- _Exercise task_
Locate each line in the entries below that contains the string "point" and copy those lines in full. Case matters: count only matches with identical capitalization.

- _Supplied material_
══════════════════════════════

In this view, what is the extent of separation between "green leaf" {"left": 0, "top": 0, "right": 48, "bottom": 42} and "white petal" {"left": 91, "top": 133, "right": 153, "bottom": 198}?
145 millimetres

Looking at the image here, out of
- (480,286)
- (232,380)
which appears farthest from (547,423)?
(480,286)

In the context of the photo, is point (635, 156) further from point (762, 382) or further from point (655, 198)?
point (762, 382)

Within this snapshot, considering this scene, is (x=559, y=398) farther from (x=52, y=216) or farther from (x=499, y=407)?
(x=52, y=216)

══════════════════════════════

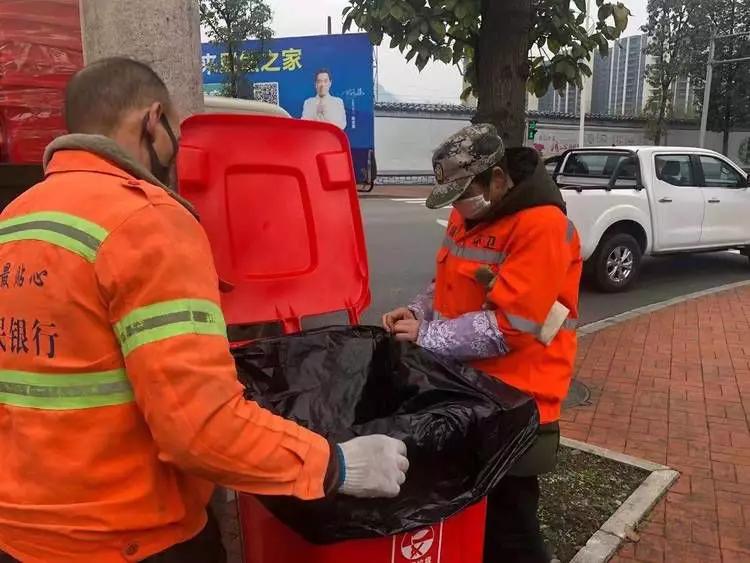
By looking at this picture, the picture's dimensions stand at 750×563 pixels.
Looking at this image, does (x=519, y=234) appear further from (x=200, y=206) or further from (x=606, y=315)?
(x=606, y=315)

══════════════════════════════

- _Answer to the problem_
In the context of the photo, is point (635, 156) further from point (762, 382) or further from point (655, 198)?
point (762, 382)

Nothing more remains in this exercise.